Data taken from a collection
★ ★ ★ ★ ★ ★ ★
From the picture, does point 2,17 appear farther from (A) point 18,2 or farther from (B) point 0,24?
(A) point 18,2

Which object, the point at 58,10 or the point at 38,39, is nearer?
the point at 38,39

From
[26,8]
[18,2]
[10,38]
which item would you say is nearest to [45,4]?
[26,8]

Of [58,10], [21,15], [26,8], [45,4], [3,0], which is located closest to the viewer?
★ ★ ★ ★ ★ ★ ★
● **The request**:
Repeat all of the data above word for word, keeping every line in its original order.

● **Solution for this problem**:
From the picture, does point 2,17 appear farther from (A) point 18,2 or farther from (B) point 0,24?
(A) point 18,2

Which object, the point at 58,10 or the point at 38,39, is nearer?
the point at 38,39

From
[26,8]
[18,2]
[10,38]
which item would you say is nearest to [45,4]?
[26,8]

Of [58,10], [21,15], [26,8], [45,4], [3,0], which is located closest to the viewer?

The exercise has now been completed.